(Bloomberg) -- Central banks acted too late to tame inflation and may now have to raise interest rates too aggressively simply to restore their credibility, according to Jim O’Neill, a former Goldman Sachs Group Inc. chief economist and ex-U.K. government minister.

Speaking to lawmakers on Monday, O’Neill said officials don’t “have the slightest idea what has really happened or what is going on” with surging inflation because it is about “a lot of complex forces.”

“It’s quite clear the Bank of England and others should not have behaved as they did in the past two years,” he told Parliament’s Treasury Committee, in a reference to central banks’ massive quantitative-easing programs. “They might go completely the wrong way too much, just to get their credibility back.”

O’Neill, who made his name at Goldman more than 20 years ago for predicting the rise of the BRICs –- Brazil, Russia, India and China -- was addressing Members of Parliament about the cost of living crisis engulfing the U.K. and other countries.

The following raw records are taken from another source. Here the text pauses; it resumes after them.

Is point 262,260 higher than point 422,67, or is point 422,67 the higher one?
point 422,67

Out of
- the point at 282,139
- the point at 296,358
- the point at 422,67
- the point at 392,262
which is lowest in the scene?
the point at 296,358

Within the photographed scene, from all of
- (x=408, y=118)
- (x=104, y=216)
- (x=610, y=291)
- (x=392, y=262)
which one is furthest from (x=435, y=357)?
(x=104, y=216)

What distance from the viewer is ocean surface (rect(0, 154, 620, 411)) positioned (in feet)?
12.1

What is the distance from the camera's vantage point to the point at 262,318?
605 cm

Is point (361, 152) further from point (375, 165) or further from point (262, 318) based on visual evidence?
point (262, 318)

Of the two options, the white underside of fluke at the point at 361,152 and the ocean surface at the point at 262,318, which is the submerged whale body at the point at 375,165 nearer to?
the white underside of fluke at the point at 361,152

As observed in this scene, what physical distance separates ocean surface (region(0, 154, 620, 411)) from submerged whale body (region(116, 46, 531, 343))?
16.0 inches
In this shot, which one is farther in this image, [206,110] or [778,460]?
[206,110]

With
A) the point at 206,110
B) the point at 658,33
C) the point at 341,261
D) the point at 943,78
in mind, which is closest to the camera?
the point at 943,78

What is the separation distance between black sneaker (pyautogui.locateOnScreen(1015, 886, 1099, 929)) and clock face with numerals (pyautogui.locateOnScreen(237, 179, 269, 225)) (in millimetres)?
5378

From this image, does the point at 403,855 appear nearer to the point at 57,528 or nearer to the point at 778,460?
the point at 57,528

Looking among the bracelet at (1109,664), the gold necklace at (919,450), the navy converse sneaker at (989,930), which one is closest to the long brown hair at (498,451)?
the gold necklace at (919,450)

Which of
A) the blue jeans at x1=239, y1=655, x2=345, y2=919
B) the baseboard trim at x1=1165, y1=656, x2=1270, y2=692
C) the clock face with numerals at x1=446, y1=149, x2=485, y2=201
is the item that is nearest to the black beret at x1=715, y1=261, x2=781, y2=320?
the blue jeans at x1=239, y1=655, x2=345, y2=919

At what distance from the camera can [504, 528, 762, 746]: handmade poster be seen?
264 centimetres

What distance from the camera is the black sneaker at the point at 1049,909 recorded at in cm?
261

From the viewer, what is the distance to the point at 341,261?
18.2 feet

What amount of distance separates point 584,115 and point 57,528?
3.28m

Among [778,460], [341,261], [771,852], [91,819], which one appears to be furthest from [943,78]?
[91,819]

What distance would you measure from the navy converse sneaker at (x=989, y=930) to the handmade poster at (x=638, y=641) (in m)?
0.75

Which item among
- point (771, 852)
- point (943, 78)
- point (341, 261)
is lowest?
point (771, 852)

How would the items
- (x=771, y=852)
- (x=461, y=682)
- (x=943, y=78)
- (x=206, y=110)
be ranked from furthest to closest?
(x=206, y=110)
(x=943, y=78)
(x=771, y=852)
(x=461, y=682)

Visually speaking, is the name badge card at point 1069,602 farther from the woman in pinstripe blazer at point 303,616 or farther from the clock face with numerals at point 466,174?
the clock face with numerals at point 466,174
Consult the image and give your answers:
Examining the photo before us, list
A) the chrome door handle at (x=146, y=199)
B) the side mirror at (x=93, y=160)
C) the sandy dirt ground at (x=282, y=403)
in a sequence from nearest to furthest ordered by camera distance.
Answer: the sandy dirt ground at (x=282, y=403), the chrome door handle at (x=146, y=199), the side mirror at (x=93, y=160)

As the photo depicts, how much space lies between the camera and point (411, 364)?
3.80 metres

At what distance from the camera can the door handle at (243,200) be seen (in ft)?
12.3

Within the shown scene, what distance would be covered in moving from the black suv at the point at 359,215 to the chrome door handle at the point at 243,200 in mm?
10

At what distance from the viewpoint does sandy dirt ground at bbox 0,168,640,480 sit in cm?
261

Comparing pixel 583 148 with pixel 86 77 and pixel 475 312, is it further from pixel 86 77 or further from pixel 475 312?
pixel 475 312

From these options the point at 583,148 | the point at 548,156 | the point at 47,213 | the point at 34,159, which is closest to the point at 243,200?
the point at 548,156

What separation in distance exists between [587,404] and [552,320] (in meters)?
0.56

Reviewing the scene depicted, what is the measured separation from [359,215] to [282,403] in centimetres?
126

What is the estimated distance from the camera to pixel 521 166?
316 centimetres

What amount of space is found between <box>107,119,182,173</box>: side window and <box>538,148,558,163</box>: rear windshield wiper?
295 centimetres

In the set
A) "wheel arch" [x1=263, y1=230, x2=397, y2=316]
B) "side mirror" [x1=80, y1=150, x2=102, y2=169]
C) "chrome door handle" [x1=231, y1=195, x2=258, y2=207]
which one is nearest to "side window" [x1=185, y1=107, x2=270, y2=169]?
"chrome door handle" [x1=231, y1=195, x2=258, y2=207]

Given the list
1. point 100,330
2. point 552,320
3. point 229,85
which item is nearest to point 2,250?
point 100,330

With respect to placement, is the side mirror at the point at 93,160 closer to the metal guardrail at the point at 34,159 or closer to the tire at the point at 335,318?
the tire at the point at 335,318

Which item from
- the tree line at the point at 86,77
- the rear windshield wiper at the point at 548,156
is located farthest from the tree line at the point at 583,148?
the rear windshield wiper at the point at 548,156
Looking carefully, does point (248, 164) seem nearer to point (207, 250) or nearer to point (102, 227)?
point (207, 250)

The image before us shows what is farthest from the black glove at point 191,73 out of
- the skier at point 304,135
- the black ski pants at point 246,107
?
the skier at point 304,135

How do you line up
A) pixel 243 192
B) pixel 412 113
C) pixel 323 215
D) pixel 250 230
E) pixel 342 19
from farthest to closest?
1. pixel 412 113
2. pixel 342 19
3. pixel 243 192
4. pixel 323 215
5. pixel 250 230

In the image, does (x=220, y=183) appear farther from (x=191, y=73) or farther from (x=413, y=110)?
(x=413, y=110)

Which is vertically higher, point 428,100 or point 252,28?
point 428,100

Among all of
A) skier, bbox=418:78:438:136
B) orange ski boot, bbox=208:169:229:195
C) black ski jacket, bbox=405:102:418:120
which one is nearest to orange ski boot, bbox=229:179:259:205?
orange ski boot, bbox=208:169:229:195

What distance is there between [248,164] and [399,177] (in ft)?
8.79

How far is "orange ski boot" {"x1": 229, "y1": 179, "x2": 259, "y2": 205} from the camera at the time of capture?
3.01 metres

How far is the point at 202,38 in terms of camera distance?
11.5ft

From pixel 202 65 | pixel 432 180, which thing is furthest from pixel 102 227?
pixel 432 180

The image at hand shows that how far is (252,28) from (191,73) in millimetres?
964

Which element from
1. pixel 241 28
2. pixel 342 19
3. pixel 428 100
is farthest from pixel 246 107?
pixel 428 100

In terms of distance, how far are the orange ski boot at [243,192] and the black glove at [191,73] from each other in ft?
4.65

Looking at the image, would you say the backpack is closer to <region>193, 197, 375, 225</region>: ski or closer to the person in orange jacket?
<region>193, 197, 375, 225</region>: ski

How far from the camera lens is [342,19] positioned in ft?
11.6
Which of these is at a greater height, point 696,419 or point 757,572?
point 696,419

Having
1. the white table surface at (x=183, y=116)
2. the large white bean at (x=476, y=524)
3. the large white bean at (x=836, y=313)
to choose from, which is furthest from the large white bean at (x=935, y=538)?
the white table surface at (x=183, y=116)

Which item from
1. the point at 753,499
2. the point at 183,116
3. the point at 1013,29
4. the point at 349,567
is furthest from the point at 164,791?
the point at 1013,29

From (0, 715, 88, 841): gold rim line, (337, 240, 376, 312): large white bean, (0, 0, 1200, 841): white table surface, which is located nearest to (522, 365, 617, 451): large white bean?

In the U.S., U.K. and across Europe, inflation has hit 30-year highs as supply bottlenecks and job shortages drive up costs and spark concerns about a self-reinforcing wage-price spiral. O’Neill said he would have started raising rates well before the BOE did in December.

He said BOE Governor Andrew Bailey’s recent remark that people should not ask for big pay rises despite soaring living costs was “understandably sensitive” for many workers. That’s particularly true when set against the BOE’s 895 billion-pound ($1.2 trillion) QE program, which “appears to have been most influential on financial conditions -– which is perceived as widening inequality,” he added.

“The whole framework of inflation targeting has outlived its sell-by date, certainly the whole persistent quantitative-easing approach,” O’Neill said.